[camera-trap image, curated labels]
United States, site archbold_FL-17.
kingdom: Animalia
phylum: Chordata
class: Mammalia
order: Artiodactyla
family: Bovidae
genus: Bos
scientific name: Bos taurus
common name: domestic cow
---
**THE TASK**
Everything from the line with "phylum: Chordata" through the last line of the entries is to be written out again, unchanged; nothing else belongs in the answer.

**RESPONSE**
phylum: Chordata
class: Mammalia
order: Artiodactyla
family: Bovidae
genus: Bos
scientific name: Bos taurus
common name: domestic cow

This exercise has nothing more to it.